_Given instruction:_ Lay out the records as a JSON list of strings, starting with the first line and going on through the line with "189H252V159L248 154H235L231 163L222", both included. Give one string per line and leave out any blank lines.

╭─ Data for the task

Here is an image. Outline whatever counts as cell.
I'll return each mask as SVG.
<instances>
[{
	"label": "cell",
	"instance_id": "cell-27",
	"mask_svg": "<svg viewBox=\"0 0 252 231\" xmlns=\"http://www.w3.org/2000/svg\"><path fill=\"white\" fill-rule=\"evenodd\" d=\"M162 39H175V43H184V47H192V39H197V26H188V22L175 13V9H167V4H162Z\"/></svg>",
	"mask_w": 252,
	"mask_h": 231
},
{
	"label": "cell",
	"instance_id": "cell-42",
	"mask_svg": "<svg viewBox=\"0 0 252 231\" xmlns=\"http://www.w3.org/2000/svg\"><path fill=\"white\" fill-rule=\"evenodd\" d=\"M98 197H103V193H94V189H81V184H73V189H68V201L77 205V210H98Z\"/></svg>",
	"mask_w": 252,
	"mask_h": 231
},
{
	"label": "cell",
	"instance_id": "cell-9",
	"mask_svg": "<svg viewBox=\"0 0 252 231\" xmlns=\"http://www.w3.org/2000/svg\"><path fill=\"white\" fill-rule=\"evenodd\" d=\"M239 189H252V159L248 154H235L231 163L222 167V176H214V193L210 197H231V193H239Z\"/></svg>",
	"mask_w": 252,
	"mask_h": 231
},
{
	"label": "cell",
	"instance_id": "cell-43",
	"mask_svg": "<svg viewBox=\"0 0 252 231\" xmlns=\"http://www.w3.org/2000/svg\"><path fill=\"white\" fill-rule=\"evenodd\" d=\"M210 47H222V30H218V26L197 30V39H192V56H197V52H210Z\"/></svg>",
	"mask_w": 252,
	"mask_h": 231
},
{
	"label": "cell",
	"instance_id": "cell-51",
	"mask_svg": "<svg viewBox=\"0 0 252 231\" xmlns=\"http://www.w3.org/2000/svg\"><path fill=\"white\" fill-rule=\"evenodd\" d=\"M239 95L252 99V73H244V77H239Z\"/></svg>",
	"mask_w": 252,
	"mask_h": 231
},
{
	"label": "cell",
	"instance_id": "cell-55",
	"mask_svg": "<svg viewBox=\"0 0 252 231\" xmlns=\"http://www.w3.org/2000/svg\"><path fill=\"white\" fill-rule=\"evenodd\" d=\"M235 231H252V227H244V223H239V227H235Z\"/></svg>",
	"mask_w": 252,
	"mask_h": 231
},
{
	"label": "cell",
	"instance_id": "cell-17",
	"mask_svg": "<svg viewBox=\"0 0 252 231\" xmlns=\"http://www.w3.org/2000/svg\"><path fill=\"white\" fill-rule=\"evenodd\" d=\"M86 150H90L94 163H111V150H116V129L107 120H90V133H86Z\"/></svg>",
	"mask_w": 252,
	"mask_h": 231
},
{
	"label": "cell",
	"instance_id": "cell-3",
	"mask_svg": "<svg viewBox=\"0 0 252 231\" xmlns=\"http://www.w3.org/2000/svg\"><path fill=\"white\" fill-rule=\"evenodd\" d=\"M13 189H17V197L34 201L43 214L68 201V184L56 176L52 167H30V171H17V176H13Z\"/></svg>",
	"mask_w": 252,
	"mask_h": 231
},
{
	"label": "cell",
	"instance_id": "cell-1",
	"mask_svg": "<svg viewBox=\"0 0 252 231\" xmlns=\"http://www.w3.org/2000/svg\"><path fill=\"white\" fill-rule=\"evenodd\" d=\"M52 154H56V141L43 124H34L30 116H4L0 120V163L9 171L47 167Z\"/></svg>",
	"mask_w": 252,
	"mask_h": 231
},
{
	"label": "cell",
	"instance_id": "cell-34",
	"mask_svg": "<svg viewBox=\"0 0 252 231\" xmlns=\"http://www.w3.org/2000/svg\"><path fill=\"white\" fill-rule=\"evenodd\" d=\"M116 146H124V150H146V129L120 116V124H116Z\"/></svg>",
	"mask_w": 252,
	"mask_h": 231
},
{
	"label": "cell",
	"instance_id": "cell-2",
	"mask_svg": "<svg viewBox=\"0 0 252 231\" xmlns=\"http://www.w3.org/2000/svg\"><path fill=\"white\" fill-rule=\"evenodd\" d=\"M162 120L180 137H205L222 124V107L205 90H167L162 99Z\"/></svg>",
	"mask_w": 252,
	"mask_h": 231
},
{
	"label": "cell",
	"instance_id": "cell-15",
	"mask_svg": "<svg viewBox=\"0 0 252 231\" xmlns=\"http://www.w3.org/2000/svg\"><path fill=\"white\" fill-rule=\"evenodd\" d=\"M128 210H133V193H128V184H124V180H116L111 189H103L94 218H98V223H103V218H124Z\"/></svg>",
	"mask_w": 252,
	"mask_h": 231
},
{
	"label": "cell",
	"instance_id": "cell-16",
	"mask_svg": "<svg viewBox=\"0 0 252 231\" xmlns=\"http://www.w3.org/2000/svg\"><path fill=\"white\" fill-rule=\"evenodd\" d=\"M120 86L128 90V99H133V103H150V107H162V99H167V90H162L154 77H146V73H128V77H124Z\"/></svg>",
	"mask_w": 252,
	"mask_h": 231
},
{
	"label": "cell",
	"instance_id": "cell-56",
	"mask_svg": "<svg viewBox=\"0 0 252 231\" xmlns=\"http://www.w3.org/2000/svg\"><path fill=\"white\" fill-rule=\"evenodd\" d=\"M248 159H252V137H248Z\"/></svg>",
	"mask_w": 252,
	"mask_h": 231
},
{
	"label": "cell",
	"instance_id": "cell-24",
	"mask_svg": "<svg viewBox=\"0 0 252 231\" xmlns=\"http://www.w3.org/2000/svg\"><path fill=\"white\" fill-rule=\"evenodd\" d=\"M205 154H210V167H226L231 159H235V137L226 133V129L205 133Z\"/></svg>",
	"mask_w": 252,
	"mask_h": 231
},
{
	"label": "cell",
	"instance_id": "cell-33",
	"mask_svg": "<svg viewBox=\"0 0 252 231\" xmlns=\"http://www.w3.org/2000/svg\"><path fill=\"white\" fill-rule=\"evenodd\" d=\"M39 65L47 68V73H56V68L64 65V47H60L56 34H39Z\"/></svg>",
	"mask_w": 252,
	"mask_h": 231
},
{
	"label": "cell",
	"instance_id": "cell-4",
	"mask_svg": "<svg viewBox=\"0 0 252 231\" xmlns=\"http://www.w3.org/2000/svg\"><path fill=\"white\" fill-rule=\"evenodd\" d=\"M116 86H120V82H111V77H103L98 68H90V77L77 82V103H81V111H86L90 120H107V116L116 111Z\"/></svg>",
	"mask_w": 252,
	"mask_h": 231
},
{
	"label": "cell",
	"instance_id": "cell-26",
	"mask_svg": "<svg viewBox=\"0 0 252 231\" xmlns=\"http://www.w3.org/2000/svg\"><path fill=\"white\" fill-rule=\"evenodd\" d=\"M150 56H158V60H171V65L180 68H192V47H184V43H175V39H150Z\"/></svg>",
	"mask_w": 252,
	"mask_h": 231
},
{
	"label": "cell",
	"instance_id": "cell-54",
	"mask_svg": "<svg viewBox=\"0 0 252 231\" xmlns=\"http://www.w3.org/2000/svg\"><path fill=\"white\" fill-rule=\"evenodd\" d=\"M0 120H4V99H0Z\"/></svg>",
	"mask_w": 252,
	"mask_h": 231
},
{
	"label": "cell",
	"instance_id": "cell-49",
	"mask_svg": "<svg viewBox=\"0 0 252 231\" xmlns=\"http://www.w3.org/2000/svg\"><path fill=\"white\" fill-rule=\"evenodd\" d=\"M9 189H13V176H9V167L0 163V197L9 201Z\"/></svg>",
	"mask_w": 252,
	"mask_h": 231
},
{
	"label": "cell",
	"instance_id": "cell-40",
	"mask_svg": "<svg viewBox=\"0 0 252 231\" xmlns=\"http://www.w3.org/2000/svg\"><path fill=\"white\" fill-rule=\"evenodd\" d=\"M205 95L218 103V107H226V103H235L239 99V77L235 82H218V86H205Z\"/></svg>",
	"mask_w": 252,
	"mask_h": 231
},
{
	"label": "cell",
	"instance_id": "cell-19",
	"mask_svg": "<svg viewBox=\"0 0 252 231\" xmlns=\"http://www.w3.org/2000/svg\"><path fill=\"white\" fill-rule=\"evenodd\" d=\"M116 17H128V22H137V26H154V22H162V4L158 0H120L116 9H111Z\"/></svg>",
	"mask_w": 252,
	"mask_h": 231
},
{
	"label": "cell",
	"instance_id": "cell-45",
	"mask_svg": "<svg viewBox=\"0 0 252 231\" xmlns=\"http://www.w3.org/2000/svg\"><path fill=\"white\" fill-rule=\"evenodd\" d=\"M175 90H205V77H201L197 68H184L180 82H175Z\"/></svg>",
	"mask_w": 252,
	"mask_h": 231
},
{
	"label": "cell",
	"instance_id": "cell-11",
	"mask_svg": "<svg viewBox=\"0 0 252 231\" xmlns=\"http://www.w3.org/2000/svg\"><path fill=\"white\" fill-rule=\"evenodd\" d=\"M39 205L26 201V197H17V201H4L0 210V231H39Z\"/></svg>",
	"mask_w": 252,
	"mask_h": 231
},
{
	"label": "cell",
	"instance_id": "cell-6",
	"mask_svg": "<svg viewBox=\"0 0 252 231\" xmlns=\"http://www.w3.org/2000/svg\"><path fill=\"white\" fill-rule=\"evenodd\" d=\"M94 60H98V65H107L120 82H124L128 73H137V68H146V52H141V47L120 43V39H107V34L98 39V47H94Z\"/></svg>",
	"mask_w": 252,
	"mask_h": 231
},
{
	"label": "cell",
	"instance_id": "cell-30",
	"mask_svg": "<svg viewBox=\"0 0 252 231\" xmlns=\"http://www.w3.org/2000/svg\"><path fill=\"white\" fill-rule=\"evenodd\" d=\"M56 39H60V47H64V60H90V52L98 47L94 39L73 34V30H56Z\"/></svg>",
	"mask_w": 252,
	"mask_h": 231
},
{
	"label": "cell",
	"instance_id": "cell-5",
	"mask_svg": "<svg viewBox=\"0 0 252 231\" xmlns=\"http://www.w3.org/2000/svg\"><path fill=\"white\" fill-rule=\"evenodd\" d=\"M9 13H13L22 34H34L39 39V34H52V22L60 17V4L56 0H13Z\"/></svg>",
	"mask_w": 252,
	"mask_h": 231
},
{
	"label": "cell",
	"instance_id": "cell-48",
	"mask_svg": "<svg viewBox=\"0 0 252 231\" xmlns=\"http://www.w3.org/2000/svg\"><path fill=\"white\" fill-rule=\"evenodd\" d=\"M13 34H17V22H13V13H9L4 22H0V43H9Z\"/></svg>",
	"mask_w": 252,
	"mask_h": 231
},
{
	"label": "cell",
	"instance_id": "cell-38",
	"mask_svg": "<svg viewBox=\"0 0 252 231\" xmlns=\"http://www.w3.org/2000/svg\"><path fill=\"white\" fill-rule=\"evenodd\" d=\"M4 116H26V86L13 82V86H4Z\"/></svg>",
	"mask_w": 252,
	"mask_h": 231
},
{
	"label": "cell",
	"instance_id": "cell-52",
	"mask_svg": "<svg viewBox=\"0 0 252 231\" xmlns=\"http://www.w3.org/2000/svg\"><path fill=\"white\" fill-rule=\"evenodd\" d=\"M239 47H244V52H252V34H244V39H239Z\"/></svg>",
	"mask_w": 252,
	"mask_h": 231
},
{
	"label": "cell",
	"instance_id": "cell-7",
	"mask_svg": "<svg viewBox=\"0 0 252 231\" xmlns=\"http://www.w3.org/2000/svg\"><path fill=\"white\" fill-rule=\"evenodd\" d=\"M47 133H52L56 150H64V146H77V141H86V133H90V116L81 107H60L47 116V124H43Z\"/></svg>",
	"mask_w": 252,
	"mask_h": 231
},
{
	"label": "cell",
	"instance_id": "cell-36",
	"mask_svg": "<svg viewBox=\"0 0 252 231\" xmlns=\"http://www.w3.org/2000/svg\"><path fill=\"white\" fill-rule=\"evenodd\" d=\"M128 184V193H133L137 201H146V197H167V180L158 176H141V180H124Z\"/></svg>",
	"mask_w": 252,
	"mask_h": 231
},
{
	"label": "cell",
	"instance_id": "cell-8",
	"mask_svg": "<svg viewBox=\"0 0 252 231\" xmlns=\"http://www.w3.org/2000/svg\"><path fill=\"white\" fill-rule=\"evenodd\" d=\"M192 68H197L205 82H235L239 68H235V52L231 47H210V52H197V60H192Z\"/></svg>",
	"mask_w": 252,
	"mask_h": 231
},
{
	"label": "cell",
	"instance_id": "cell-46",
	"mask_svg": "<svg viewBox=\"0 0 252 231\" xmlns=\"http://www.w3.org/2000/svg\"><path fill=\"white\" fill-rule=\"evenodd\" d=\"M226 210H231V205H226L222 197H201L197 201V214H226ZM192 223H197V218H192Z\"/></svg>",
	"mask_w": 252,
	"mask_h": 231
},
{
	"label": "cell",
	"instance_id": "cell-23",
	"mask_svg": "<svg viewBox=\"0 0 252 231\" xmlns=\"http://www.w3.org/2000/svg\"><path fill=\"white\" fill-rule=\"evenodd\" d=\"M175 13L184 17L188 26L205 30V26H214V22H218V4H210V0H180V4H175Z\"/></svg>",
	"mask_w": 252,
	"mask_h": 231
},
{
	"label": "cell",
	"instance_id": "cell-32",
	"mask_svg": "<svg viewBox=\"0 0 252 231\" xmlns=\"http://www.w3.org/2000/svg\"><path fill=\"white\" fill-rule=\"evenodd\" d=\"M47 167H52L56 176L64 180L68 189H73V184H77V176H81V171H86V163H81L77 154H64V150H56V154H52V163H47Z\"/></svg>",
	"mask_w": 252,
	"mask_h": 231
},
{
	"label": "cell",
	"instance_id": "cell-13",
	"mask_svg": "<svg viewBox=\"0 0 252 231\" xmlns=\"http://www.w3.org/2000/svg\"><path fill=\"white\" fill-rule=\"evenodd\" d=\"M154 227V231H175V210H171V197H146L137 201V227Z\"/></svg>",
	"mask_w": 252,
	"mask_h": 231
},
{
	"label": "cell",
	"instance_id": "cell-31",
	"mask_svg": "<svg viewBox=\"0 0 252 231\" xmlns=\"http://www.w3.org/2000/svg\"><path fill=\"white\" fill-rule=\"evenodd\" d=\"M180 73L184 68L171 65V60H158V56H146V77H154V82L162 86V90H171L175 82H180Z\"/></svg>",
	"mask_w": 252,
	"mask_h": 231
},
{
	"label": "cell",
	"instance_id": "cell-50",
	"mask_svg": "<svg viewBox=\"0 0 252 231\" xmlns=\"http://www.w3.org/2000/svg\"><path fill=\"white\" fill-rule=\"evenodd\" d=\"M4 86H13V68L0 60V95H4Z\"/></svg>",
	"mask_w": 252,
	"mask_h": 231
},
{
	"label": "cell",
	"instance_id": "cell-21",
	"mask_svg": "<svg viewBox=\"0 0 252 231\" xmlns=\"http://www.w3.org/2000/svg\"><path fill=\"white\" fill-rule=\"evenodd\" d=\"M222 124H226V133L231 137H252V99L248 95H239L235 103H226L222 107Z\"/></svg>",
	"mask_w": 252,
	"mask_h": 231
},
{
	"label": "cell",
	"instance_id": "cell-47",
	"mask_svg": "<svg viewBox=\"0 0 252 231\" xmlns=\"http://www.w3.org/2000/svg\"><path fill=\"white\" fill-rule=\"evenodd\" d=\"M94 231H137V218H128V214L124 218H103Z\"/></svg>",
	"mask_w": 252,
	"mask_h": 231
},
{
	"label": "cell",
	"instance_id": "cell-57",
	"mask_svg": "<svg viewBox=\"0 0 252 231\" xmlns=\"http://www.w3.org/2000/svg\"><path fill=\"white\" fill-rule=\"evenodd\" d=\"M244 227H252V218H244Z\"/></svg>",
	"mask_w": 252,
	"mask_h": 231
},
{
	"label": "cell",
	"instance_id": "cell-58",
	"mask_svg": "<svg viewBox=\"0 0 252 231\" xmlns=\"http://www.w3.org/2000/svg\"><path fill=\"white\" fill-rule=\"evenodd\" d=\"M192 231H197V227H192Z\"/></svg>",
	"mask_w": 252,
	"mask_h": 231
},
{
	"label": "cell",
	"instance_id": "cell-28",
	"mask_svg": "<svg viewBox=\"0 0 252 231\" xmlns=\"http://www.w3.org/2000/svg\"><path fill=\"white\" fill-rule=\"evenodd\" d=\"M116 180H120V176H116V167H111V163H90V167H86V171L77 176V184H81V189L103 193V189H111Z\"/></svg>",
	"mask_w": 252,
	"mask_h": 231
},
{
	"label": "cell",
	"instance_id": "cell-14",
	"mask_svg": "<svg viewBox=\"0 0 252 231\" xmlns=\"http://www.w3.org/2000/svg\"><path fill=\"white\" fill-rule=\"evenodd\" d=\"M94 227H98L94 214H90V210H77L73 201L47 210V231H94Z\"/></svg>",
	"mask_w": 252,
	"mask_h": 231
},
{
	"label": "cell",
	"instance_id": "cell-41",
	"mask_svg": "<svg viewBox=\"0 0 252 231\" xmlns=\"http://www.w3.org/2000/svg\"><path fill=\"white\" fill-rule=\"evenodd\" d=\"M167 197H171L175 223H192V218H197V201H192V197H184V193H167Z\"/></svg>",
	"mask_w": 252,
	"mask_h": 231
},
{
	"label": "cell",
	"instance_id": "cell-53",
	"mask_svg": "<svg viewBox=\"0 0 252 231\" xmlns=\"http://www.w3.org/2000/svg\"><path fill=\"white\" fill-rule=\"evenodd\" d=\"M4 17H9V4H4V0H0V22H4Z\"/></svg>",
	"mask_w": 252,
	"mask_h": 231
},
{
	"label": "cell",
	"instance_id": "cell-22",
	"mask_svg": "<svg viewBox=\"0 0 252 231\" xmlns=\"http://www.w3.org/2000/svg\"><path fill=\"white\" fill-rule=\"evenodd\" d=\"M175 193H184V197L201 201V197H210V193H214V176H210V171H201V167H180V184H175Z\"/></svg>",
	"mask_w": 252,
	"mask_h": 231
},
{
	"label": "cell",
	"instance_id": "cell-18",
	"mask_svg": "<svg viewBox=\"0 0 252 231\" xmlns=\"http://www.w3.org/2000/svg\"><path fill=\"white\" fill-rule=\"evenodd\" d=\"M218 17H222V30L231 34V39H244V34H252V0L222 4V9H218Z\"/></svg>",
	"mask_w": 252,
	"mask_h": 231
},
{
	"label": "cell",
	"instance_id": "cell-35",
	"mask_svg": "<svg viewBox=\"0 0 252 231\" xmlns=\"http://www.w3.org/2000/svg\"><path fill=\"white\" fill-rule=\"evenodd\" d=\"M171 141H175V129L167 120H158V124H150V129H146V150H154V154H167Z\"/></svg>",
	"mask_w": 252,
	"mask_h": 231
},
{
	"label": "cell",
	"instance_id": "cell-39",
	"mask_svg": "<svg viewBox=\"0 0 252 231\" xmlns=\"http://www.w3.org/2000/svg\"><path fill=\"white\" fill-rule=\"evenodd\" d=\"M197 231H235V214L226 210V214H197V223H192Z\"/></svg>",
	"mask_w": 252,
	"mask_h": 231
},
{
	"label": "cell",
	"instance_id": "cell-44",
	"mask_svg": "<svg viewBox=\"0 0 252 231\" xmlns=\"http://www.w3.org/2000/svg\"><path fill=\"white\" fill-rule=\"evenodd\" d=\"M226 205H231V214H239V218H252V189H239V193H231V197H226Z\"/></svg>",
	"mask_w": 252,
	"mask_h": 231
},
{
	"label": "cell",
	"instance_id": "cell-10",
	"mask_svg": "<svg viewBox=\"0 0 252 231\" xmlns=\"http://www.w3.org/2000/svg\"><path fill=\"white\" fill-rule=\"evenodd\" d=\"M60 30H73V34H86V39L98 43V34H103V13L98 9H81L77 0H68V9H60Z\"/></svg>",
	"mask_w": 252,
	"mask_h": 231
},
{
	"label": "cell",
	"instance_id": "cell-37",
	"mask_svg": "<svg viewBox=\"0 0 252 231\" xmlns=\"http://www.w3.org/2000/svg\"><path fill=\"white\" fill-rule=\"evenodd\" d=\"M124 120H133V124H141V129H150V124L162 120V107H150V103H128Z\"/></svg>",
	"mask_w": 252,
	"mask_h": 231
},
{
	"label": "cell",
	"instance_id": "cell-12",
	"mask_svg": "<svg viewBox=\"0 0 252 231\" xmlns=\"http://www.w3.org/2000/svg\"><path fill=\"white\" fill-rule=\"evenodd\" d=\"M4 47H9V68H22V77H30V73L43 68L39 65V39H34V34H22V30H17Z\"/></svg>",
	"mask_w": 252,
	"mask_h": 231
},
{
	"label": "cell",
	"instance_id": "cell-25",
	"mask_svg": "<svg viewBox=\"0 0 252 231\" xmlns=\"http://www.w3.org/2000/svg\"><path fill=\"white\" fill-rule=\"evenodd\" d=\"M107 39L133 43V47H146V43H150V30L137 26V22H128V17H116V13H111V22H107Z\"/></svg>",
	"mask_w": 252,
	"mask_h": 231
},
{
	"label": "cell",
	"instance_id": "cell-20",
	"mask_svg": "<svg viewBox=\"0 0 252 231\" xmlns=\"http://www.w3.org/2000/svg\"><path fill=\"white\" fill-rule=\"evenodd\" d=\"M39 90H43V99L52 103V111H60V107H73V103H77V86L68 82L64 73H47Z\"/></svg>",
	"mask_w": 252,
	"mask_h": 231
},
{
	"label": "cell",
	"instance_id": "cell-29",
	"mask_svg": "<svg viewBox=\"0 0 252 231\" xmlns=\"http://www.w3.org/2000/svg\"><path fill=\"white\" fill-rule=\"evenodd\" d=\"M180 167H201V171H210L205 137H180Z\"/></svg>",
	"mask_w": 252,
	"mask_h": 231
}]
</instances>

╰─

_Written reply:_
[
  "Here is an image. Outline whatever counts as cell.",
  "I'll return each mask as SVG.",
  "<instances>",
  "[{",
  "\t\"label\": \"cell\",",
  "\t\"instance_id\": \"cell-27\",",
  "\t\"mask_svg\": \"<svg viewBox=\\\"0 0 252 231\\\" xmlns=\\\"http://www.w3.org/2000/svg\\\"><path fill=\\\"white\\\" fill-rule=\\\"evenodd\\\" d=\\\"M162 39H175V43H184V47H192V39H197V26H188V22L175 13V9H167V4H162Z\\\"/></svg>\",",
  "\t\"mask_w\": 252,",
  "\t\"mask_h\": 231",
  "},",
  "{",
  "\t\"label\": \"cell\",",
  "\t\"instance_id\": \"cell-42\",",
  "\t\"mask_svg\": \"<svg viewBox=\\\"0 0 252 231\\\" xmlns=\\\"http://www.w3.org/2000/svg\\\"><path fill=\\\"white\\\" fill-rule=\\\"evenodd\\\" d=\\\"M98 197H103V193H94V189H81V184H73V189H68V201L77 205V210H98Z\\\"/></svg>\",",
  "\t\"mask_w\": 252,",
  "\t\"mask_h\": 231",
  "},",
  "{",
  "\t\"label\": \"cell\",",
  "\t\"instance_id\": \"cell-9\",",
  "\t\"mask_svg\": \"<svg viewBox=\\\"0 0 252 231\\\" xmlns=\\\"http://www.w3.org/2000/svg\\\"><path fill=\\\"white\\\" fill-rule=\\\"evenodd\\\" d=\\\"M239 189H252V159L248 154H235L231 163L222 167V176H214V193L210 197H231V193H239Z\\\"/></svg>\","
]